══ Data for this task

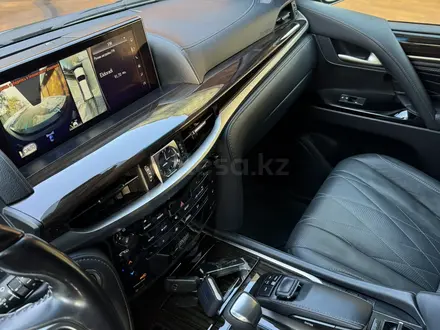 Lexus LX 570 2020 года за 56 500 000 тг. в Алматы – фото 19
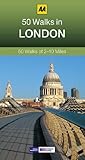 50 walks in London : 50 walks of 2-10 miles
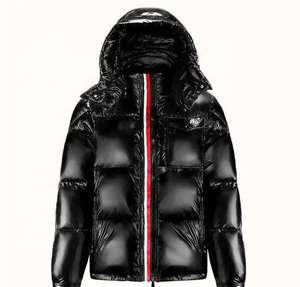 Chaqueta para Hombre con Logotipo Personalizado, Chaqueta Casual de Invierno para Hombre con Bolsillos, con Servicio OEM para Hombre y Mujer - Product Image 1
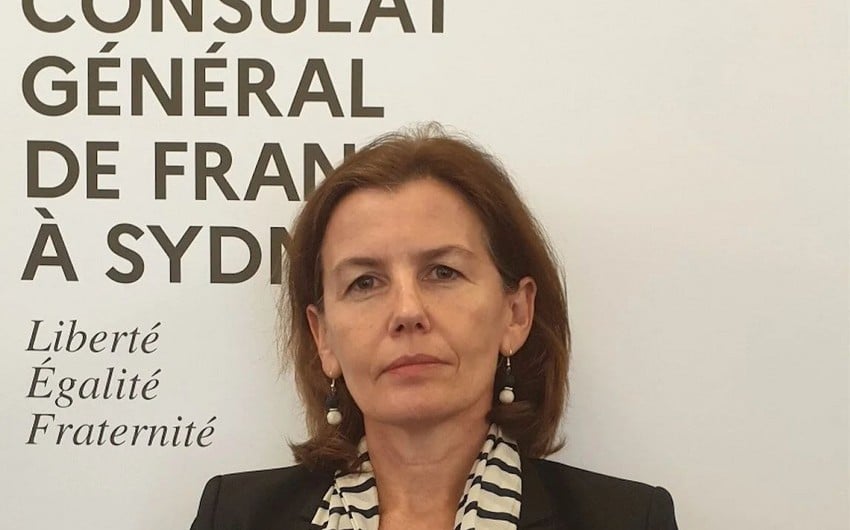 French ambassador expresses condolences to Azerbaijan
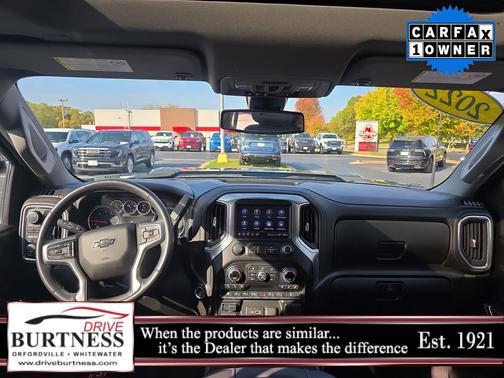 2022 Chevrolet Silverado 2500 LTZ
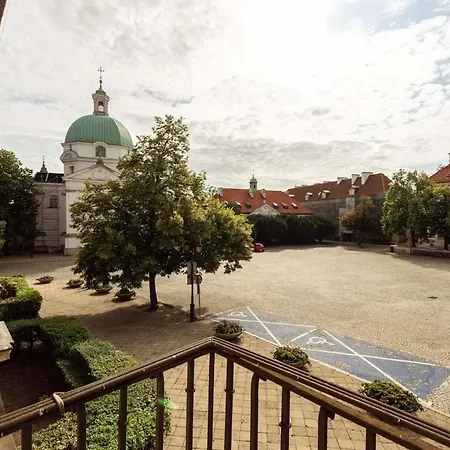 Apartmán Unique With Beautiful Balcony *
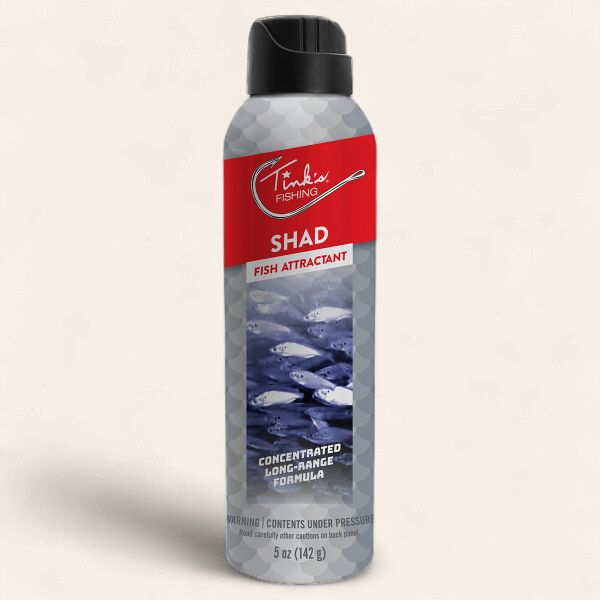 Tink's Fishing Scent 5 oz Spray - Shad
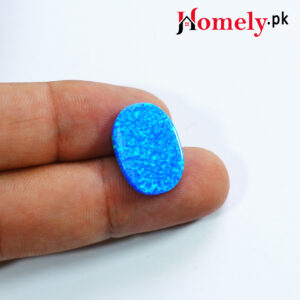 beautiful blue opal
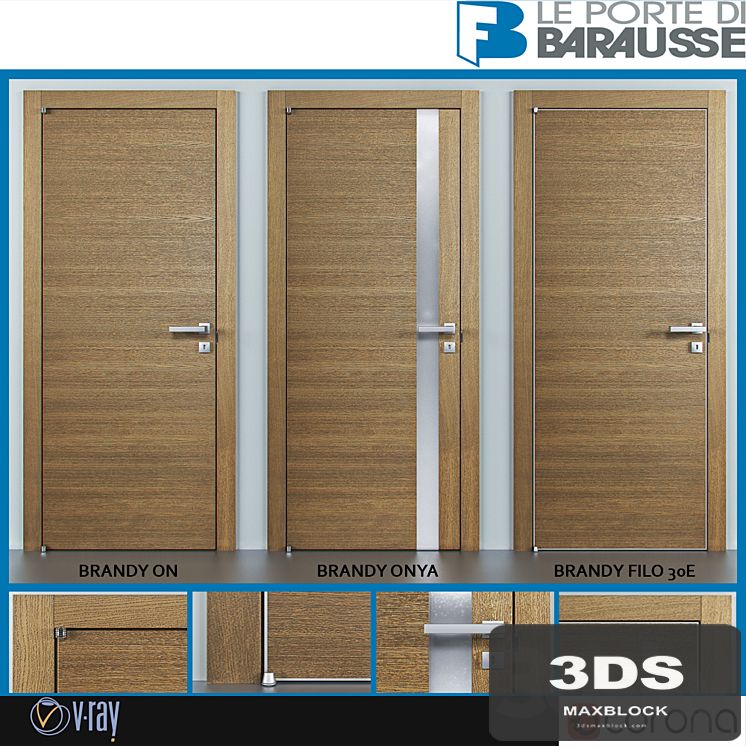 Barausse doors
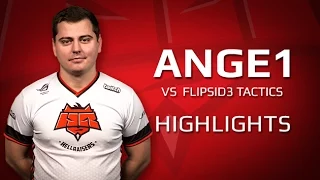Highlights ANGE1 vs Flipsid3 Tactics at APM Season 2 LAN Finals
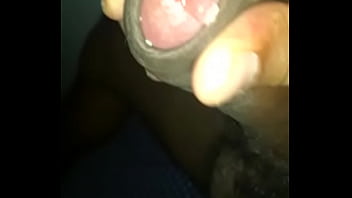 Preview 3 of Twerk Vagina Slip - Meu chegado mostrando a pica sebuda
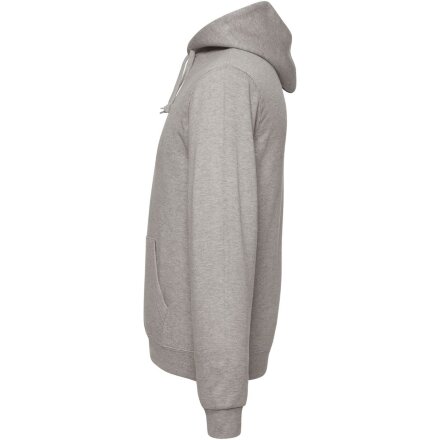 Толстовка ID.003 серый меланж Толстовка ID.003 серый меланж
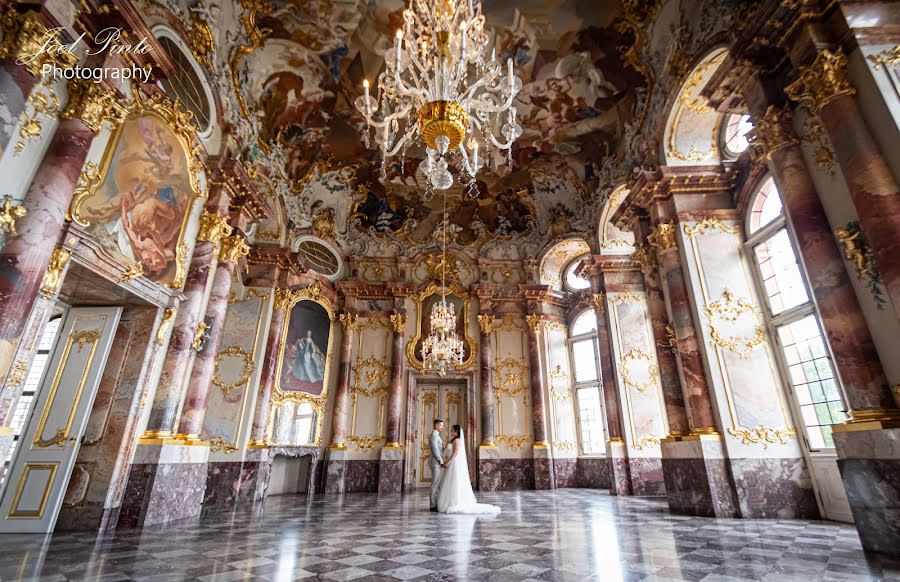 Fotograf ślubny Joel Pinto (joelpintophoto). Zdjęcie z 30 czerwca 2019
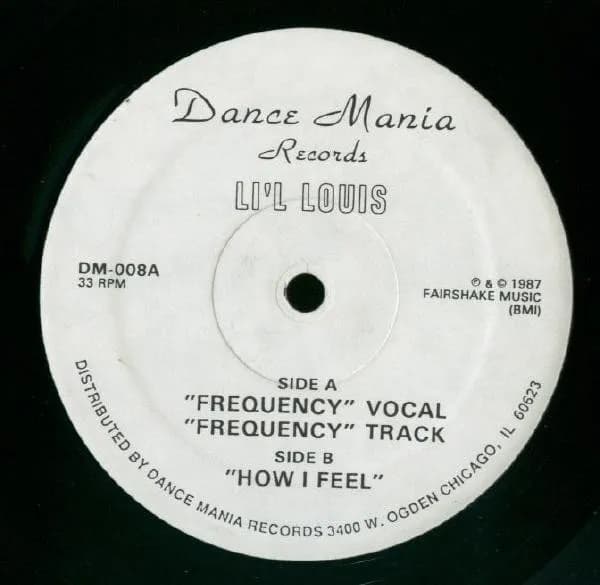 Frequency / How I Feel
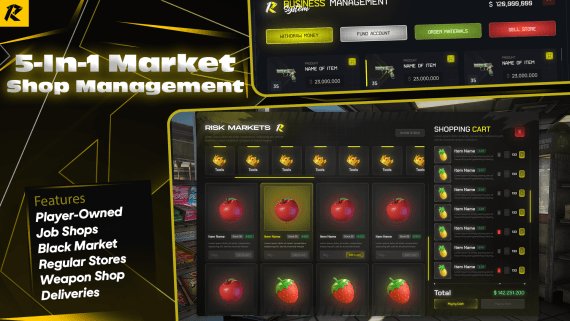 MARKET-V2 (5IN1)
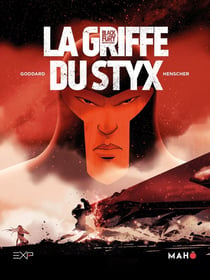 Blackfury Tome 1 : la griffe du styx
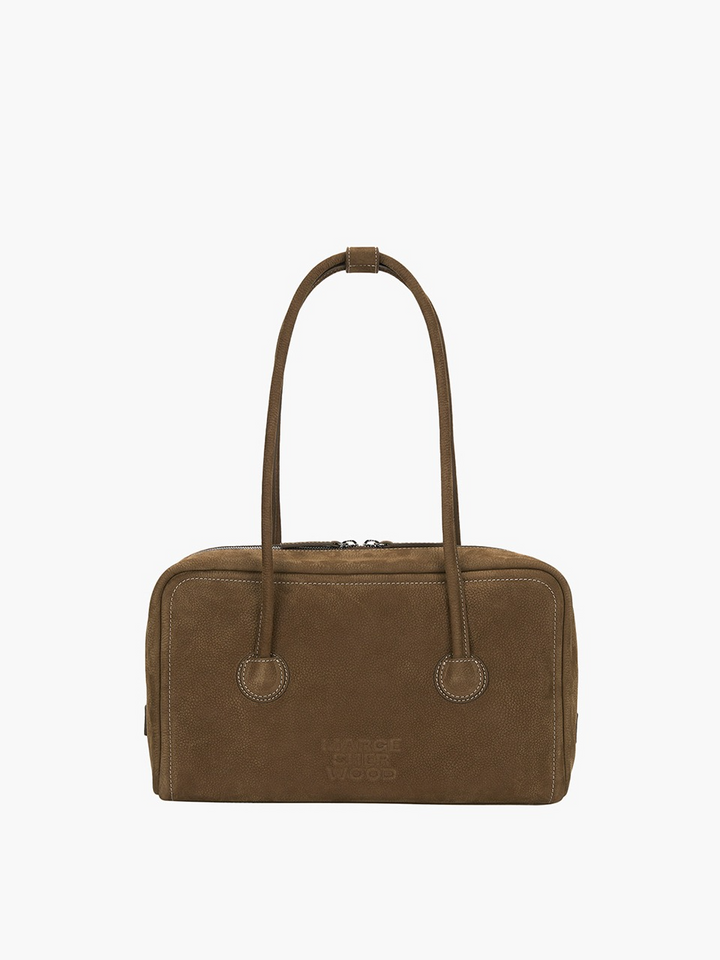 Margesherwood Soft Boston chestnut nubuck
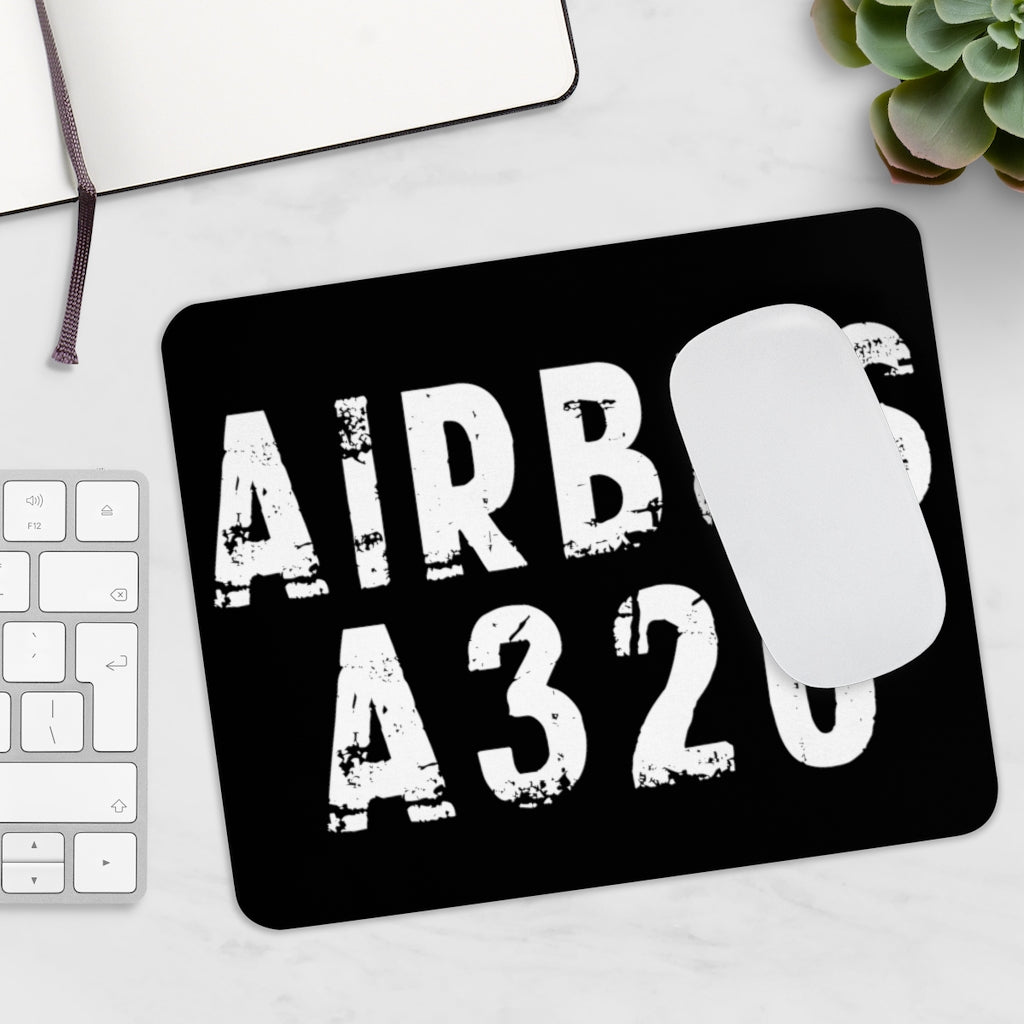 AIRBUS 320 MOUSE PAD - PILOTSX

════

## Required work
Rewrite the lines above, replacing every "walks" with "hikes" and keeping everything else the same. Leave out the pictures.

## Response
 Lexus LX 570 2020 года за 56 500 000 тг. в Алматы – фото 19
 50 hikes in London : 50 hikes of 2-10 miles
 Chaqueta para Hombre con Logotipo Personalizado, Chaqueta Casual de Invierno para Hombre con Bolsillos, con Servicio OEM para Hombre y Mujer - Product Image 1
 French ambassador expresses condolences to Azerbaijan
 2022 Chevrolet Silverado 2500 LTZ
 Apartmán Unique With Beautiful Balcony *
 Tink's Fishing Scent 5 oz Spray - Shad
 beautiful blue opal
 Barausse doors
Highlights ANGE1 vs Flipsid3 Tactics at APM Season 2 LAN Finals
 Preview 3 of Twerk Vagina Slip - Meu chegado mostrando a pica sebuda
 Толстовка ID.003 серый меланж Толстовка ID.003 серый меланж
 Fotograf ślubny Joel Pinto (joelpintophoto). Zdjęcie z 30 czerwca 2019
 Frequency / How I Feel
 MARKET-V2 (5IN1)
 Blackfury Tome 1 : la griffe du styx
 Margesherwood Soft Boston chestnut nubuck
 AIRBUS 320 MOUSE PAD - PILOTSX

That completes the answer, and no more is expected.